Gdy krakowskie ulice zaczęły rozbrzmiewać dźwiękami muzyki, tętnić gwarem przechodniów i wypełniać się kwiatami, to znak, że nadeszły najdłuższe dni roku! Koncerty pod gołym niebem, uliczne granie, konkurs na najpiękniejszy wianek, piknik dla rodzin… Tak od lat witamy w Krakowie nadejście lata. Festiwal Wianki w Krakowie odbył się 24 czerwca!
Z okazji obchodów Roku Szymborskiej podczas koncertu Miuosha czekała nas wyjątkowa premiera! Pierwszy raz można było usłyszeć na żywo przygotowane przez rapera utwory z tekstami wierszy noblistki.
Podczas Ulicznego Grania można było usłyszeć sześć zespołów wyłonionych w konkursie „Partnerstwo dla Muzyki: Wianki w Krakowie – Uliczne Granie”. Zwycięzców poznaliśmy 6 czerwca, a 24 czerwca ich koncerty odbyły się w czterech lokalizacjach na Plantach.
Od ubiegłego roku Wiankom towarzyszył „Koncert o świcie”. W tym roku kontynuowaliśmy tę nową tradycję. 25 czerwca, o 4 rano, Wschód słońca, spędziliśmy razem z festiwalem EtnoKraków/Rozstaje, dzięki któremu usłyszeliśmy „Pieśni czterech stron świata”, czyli prolog jego jubileuszowej XXV edycji. Koncert pieśni litewskich, ukraińskich oraz polskich (z Puszczy Zielonej i Wielkopolski) nawiązywał do symboliki ognia, wody, tradycji kupalnych i świętojańskich. Było to niezwykłe wokalne, akustyczne wydarzenie – bez kabli, prądu i głośników.
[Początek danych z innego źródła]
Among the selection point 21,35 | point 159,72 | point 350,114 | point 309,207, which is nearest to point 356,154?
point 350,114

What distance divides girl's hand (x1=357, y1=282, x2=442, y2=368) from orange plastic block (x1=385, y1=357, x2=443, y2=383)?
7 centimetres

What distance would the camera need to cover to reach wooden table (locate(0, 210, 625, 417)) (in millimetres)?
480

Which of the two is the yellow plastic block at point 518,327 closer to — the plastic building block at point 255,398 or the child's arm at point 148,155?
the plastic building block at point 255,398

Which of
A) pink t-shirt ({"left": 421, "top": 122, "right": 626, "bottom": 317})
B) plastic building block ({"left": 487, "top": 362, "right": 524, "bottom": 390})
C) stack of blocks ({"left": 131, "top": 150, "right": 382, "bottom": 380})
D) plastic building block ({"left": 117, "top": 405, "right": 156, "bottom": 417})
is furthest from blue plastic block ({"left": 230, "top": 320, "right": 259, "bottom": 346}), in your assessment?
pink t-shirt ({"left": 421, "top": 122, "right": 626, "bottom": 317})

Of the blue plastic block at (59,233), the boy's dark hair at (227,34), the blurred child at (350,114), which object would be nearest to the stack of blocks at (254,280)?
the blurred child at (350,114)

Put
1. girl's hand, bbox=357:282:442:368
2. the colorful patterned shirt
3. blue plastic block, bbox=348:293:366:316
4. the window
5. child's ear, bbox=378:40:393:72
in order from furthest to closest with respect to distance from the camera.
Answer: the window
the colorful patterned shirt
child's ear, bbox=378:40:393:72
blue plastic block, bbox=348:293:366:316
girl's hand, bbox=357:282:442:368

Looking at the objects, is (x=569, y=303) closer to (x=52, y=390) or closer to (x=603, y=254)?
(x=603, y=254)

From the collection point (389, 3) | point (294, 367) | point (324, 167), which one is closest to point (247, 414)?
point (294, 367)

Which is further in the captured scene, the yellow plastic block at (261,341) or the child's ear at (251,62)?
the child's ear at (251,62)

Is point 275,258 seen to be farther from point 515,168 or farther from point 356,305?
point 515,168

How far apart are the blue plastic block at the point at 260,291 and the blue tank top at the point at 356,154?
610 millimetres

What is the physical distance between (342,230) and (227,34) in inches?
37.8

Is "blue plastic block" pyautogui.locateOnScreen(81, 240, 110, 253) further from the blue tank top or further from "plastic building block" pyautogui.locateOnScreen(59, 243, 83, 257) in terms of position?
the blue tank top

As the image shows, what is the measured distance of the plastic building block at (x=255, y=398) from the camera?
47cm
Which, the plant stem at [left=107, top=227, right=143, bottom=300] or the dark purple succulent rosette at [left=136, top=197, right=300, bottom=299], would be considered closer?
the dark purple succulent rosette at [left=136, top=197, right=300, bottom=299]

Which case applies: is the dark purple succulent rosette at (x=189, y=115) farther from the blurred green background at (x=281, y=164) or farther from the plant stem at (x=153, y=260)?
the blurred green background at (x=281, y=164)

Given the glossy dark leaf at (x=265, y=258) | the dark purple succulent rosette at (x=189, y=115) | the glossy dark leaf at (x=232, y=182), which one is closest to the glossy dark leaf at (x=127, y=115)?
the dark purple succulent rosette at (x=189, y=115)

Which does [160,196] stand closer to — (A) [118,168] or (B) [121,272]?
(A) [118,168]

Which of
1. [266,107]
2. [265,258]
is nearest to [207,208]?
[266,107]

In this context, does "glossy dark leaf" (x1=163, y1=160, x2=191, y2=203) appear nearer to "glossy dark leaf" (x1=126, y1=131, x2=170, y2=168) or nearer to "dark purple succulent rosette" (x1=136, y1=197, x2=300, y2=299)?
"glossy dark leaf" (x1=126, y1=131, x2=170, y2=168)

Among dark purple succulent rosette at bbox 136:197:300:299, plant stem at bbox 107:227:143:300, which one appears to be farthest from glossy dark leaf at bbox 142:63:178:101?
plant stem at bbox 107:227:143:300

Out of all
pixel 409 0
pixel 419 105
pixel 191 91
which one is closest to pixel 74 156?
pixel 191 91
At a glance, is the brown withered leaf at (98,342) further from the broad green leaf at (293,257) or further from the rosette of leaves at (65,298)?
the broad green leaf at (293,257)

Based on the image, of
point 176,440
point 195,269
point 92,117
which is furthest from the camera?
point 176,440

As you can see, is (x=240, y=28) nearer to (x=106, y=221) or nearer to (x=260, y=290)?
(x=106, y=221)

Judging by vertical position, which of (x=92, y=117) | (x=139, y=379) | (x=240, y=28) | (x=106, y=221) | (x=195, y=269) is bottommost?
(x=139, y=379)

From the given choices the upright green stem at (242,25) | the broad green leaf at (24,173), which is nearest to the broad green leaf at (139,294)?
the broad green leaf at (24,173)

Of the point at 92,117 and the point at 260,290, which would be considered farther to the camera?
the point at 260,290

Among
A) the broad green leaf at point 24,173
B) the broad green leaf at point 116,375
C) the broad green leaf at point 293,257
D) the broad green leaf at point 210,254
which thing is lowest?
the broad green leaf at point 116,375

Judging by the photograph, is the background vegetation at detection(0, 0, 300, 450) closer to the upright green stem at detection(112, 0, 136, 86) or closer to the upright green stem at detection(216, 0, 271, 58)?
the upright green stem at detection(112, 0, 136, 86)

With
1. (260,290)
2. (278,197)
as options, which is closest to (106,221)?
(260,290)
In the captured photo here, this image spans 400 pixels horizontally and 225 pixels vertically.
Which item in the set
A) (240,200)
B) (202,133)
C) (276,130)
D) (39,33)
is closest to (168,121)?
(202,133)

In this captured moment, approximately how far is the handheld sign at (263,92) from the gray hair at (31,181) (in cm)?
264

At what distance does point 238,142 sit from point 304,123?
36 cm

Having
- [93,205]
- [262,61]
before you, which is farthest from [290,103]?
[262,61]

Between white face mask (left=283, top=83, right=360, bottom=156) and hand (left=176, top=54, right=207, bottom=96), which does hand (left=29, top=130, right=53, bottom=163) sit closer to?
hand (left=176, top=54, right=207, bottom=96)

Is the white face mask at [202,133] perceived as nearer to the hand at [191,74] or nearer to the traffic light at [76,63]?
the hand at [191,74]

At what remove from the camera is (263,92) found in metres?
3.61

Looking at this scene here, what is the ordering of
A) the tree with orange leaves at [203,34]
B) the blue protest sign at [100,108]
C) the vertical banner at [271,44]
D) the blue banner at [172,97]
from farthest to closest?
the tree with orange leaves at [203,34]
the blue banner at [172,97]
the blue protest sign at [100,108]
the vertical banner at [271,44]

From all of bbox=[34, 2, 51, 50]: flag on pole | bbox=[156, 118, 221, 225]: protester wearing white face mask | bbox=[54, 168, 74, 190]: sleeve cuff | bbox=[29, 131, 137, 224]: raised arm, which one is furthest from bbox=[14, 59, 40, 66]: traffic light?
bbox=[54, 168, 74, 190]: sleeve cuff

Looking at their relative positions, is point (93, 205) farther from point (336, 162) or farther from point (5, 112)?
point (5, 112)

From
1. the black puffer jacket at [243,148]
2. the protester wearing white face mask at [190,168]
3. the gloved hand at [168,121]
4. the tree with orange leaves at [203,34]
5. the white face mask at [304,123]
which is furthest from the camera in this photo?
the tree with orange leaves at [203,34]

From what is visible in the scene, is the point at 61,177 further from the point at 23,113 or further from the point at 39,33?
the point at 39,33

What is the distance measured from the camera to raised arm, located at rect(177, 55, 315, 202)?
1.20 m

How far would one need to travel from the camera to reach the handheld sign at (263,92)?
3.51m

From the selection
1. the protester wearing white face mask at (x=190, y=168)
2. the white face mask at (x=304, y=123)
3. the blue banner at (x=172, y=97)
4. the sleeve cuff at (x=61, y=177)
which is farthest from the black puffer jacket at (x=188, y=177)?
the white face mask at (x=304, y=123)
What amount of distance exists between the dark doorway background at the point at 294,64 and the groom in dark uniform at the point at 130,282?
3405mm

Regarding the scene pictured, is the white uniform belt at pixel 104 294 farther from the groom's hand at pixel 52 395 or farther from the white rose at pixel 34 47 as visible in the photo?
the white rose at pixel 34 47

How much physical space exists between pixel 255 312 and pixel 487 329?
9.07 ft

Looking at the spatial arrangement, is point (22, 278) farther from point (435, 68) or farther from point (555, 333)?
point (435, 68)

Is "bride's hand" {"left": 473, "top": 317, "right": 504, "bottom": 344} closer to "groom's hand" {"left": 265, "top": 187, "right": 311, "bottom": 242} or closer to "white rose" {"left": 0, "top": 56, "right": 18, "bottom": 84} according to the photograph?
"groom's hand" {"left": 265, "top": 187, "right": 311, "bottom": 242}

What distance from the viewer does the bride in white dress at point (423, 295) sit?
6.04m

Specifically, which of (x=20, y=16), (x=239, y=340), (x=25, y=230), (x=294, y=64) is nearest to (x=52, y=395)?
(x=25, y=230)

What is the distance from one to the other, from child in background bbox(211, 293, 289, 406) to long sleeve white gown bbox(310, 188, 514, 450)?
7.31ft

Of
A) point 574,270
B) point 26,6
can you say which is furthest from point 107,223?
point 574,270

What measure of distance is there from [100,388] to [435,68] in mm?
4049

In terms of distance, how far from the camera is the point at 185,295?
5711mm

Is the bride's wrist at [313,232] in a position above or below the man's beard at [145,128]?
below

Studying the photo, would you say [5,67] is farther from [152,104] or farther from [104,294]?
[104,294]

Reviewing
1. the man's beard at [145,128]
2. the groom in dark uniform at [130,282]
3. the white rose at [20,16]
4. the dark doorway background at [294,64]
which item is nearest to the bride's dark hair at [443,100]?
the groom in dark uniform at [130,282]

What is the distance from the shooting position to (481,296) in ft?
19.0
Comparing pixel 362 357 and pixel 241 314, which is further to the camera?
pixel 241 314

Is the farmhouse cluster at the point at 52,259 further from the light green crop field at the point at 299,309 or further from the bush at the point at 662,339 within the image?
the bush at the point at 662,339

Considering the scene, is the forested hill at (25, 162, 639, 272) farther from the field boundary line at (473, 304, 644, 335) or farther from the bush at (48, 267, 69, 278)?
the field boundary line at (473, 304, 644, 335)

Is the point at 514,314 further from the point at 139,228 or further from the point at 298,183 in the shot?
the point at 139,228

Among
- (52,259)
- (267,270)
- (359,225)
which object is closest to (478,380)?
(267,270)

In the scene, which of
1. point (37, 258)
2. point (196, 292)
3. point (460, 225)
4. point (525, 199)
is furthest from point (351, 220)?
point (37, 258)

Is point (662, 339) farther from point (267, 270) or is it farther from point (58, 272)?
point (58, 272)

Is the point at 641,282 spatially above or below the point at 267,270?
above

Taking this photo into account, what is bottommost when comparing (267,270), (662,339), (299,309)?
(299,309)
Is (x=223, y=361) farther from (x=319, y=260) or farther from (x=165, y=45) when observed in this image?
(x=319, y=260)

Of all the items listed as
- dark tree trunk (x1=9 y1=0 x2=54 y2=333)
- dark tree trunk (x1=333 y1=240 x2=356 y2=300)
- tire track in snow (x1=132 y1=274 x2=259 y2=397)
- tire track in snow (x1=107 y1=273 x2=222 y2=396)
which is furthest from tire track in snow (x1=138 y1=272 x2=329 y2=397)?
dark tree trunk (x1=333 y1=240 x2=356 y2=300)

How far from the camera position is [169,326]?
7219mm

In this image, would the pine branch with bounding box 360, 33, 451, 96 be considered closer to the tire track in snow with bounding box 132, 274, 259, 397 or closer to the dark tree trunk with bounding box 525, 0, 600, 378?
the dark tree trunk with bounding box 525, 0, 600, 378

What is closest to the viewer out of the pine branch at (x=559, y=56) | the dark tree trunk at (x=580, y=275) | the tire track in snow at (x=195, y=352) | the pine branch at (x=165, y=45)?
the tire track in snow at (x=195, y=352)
Znana z formacji Babadag, zafascynowana tradycją litewskich pieśni tradycyjnych Ola Bilińska zaśpiewała z siostrami Kriščiūnaitė (Polska/Litwa), charyzmatyczna Joanna Słowińska, szukająca inspiracji w archaicznych polskich i słowiańskich pieśniach obrzędowych, wystąpiła z grupą śpiewaczą Dola, zaś żeński zespół tradycyjnych pieśni kurpiowskich Śpiewu Przyczyna oraz siostry Klymenko i Gonczarenko z formacją Babsky Kozachok (Ukraina) wyśpiewały starodawne pieśni o kobiecym losie.
Nie można było świętować nadejścia lata bez kwiatów! A gdzie jest piękniej o tej porze roku niż na Plantach – największym krakowskim „wianku”, oplatającym Stare Miasto? W ich zachodniej części, czyli od strony ulic Podwale i Dunajewskiego, ustawione zostały trzy stacje, w których można było własnoręcznie upleść wianek. Na chętnych czekały zielone rośliny, kwiaty, gałązki, materiały florystyczne, a także takie dodatki, jak bibuła, włóczka, tasiemki, wstążki, kokardki czy sznureczki. Wianki można było pleść od godziny 14.00 do 16.00. Na Powiślu w strefie Factory o godzinie 11.00 i 12.30 odbyły się również warsztaty z plecenia wianków. Darmowe wejściówki można było pobierać od 19 czerwca na stronie KBF: Bilety.
Na Powiślu nie zabrakło też konkursu na najpiękniejszy wianek ze wspaniałymi nagrodami od sponsorów! Konkursowy wianek można było upleść na bulwarze Czerwieńskim w godzinach 14.00–16.00. Regulamin konkursu był dostępny na stronie festiwalu, a ogłoszenie zwycięzców i rozdanie nagród odbyło się na scenie głównej na Powiślu o godz. 17.40.
Wianki to także moc atrakcji dla rodzin. W godzinach 11.00–16.00 polanka na Wesołej przy ul. Śniadeckich zamieniła się w przestrzeń dla małych odkrywców, a wszystko za sprawą pikniku naukowo-przyrodniczego. Można było spotkać tam prawdziwych naukowców i poznać najciekawsze tajemnice nauki! Nie zabrakło też aktywności przyrodniczych i nawiązań do tradycji świętojańskich.
Zależało nam, by Wianki były festiwalem dostępnym dla wszystkich. Wraz z Fundacją Kultury bez Barier zostały przygotowane teksty ETR, czyli informacja o festiwalu w języku prostym do czytania i zrozumienia dla osób z niepełnosprawnością intelektualną. Zaplanowano wiele wydarzeń z tłumaczeniem migowym dla osób głuchych, a we wszystkich lokalizacjach przygotowano audiodeskrypcję terenu oraz ścieżki dojścia z przystanków komunikacji miejskiej, aby ułatwić dotarcie na miejsce oraz poruszanie się osobom z dysfunkcją wzroku.
Zobacz szczegółowy program Wianków w Krakowie [pdf]
W związku z Wiankami została wzmocniona oferta komunikacyjna. Według specjalnych rozkładów jazdy poruszały się wybrane linie autobusowe i tramwajowe.